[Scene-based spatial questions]
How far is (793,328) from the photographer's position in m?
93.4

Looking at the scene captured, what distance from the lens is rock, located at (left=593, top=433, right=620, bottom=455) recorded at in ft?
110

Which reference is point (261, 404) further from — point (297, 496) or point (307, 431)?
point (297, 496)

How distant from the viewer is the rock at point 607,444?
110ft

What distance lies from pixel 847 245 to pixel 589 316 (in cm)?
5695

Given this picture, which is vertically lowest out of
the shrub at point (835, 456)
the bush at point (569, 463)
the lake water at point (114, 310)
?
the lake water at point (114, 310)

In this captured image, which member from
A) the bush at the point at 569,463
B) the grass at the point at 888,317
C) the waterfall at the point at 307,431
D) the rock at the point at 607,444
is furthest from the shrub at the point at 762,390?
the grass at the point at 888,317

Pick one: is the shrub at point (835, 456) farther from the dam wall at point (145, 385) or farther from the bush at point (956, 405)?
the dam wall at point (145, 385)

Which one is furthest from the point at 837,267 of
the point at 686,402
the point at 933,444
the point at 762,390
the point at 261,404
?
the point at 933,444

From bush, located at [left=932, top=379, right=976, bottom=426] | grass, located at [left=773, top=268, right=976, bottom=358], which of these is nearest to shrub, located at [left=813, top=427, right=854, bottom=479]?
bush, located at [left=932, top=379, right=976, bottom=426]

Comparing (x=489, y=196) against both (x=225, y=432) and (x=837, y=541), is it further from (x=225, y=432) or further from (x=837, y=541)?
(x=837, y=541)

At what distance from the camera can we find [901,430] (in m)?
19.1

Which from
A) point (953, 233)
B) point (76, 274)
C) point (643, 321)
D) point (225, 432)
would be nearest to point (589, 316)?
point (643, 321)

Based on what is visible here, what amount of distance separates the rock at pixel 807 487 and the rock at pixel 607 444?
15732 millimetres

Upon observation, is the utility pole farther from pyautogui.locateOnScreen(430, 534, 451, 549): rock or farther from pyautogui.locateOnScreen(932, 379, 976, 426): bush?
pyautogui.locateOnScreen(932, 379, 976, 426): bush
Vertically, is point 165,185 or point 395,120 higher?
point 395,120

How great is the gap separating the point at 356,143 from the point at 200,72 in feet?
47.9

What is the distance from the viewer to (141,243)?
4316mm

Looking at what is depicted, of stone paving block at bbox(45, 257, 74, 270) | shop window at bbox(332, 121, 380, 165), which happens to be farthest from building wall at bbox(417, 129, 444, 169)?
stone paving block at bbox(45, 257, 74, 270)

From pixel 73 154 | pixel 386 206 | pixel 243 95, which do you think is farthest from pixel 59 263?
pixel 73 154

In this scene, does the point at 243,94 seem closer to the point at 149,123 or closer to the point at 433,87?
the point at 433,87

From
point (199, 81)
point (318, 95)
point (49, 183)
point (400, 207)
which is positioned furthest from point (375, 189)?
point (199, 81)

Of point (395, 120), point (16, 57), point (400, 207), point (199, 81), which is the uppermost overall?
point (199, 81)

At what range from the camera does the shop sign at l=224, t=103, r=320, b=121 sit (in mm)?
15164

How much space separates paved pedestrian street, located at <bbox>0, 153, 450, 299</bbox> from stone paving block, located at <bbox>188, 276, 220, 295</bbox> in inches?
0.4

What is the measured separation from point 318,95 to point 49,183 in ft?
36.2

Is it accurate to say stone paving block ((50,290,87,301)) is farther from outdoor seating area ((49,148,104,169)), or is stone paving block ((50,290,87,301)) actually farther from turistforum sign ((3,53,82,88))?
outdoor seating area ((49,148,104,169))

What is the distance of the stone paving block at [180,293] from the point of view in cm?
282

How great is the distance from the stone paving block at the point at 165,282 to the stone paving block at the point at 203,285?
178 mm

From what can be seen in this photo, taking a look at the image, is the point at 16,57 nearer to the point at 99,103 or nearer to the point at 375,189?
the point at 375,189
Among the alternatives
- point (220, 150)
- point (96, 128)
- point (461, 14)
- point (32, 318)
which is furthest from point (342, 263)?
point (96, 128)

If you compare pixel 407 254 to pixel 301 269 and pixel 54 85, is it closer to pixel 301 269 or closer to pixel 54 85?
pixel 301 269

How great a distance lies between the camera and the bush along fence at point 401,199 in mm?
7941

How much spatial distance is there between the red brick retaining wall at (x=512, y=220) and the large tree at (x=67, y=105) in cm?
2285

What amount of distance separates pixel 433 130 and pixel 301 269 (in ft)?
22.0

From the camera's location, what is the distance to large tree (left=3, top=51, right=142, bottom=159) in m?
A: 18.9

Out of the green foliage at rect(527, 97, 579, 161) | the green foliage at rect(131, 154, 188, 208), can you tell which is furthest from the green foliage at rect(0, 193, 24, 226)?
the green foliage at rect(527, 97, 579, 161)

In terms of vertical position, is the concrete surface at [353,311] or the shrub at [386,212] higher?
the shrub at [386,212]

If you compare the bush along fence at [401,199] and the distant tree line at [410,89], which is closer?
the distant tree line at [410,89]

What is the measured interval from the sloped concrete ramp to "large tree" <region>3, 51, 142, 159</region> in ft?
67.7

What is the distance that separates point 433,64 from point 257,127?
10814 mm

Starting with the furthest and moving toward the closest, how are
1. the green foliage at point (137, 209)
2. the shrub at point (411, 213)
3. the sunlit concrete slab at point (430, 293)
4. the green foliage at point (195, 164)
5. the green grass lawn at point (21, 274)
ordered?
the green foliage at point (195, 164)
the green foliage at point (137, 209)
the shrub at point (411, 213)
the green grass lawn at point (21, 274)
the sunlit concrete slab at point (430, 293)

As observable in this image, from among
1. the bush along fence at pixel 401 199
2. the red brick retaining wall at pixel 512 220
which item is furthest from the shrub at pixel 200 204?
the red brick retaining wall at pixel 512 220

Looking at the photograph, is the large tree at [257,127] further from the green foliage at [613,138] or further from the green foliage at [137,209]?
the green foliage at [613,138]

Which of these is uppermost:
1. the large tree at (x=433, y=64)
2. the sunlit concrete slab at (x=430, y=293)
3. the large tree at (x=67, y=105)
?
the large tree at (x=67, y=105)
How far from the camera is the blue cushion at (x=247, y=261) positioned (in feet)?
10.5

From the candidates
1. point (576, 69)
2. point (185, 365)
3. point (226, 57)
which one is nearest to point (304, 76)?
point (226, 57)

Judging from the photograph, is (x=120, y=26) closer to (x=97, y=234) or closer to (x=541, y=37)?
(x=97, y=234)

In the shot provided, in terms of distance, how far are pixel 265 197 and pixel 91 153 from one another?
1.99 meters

* * *

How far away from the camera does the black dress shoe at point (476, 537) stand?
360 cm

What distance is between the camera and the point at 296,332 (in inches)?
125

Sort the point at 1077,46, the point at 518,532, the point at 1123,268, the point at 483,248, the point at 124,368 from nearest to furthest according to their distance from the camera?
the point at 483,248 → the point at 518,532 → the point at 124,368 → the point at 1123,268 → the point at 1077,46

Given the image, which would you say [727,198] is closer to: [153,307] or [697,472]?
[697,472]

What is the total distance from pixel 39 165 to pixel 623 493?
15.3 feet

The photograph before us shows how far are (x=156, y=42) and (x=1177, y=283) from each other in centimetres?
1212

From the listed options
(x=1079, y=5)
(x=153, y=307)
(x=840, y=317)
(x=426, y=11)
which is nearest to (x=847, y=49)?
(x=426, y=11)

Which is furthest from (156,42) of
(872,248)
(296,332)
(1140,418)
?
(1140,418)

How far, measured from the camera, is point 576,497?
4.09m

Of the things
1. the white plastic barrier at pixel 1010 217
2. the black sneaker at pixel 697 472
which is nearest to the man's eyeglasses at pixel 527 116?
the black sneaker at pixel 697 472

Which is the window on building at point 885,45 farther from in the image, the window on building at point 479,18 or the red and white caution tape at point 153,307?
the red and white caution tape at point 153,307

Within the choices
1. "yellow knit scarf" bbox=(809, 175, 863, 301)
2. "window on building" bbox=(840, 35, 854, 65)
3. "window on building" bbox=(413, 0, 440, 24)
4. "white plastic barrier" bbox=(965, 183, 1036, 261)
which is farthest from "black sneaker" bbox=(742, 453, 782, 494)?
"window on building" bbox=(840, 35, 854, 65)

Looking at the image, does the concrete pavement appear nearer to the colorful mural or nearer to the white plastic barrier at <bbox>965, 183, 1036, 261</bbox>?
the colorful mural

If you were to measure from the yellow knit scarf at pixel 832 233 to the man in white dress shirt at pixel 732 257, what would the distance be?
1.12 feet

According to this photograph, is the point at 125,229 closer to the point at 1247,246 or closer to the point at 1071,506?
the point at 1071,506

---

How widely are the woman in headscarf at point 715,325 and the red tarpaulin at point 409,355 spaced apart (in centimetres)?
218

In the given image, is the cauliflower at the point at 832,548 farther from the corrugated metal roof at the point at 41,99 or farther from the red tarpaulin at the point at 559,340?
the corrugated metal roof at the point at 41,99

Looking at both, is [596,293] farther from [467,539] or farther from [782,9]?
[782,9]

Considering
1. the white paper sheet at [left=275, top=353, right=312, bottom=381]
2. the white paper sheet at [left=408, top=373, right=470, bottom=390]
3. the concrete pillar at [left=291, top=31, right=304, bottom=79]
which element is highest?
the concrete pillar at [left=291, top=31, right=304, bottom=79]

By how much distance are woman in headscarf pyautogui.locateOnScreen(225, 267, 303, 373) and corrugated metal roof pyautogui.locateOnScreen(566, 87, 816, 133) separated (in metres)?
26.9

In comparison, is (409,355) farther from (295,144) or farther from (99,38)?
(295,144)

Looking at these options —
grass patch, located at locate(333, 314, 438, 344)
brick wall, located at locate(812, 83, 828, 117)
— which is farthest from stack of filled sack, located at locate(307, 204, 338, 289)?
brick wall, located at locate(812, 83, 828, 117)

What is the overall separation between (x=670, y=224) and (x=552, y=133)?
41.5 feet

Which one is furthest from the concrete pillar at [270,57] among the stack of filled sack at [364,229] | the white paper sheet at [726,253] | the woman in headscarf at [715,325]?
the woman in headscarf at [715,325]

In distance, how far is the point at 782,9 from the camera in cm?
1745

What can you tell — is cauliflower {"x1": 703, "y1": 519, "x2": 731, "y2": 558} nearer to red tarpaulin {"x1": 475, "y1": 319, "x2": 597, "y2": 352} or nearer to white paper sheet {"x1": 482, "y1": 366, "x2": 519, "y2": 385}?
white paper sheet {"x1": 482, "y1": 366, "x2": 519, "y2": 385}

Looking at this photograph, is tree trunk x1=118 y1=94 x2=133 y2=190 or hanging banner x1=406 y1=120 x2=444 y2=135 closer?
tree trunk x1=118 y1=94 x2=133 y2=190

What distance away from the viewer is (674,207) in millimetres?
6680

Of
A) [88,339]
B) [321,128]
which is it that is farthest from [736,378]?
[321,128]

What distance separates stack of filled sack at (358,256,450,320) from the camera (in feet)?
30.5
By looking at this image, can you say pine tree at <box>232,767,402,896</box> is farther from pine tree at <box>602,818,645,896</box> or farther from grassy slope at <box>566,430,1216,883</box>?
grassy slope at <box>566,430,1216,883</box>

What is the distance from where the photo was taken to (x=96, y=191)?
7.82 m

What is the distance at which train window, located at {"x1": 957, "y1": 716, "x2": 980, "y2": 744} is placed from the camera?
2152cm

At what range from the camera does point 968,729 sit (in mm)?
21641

**REQUIRED TASK**
Convert the lines between the one containing "Starting with the" and the one containing "1.99 meters", inclusive, into a Markdown table with the columns Number and Line. Give each non-blank line its own numbered table row and leave out the blank lines.

**WRITTEN ANSWER**
| Number | Line |
|---|---|
| 1 | Starting with the furthest and moving toward the closest, how are |
| 2 | 1. the green foliage at point (137, 209) |
| 3 | 2. the shrub at point (411, 213) |
| 4 | 3. the sunlit concrete slab at point (430, 293) |
| 5 | 4. the green foliage at point (195, 164) |
| 6 | 5. the green grass lawn at point (21, 274) |
| 7 | ordered? |
| 8 | the green foliage at point (195, 164) |
| 9 | the green foliage at point (137, 209) |
| 10 | the shrub at point (411, 213) |
| 11 | the green grass lawn at point (21, 274) |
| 12 | the sunlit concrete slab at point (430, 293) |
| 13 | As observable in this image, from among |
| 14 | 1. the bush along fence at pixel 401 199 |
| 15 | 2. the red brick retaining wall at pixel 512 220 |
| 16 | which item is furthest from the shrub at pixel 200 204? |
| 17 | the red brick retaining wall at pixel 512 220 |
| 18 | Looking at the photograph, is the large tree at [257,127] further from the green foliage at [613,138] or further from the green foliage at [137,209]? |
| 19 | the green foliage at [613,138] |
| 20 | Which of these is uppermost: |
| 21 | 1. the large tree at (x=433, y=64) |
| 22 | 2. the sunlit concrete slab at (x=430, y=293) |
| 23 | 3. the large tree at (x=67, y=105) |
| 24 | ? |
| 25 | the large tree at (x=67, y=105) |
| 26 | How far from the camera is the blue cushion at (x=247, y=261) positioned (in feet)? |
| 27 | 10.5 |
| 28 | From the candidates |
| 29 | 1. point (576, 69) |
| 30 | 2. point (185, 365) |
| 31 | 3. point (226, 57) |
| 32 | which one is nearest to point (304, 76)? |
| 33 | point (226, 57) |
| 34 | Judging from the photograph, is (x=120, y=26) closer to (x=97, y=234) or closer to (x=541, y=37)? |
| 35 | (x=97, y=234) |
| 36 | In the shot provided, in terms of distance, how far are pixel 265 197 and pixel 91 153 from one another? |
| 37 | 1.99 meters |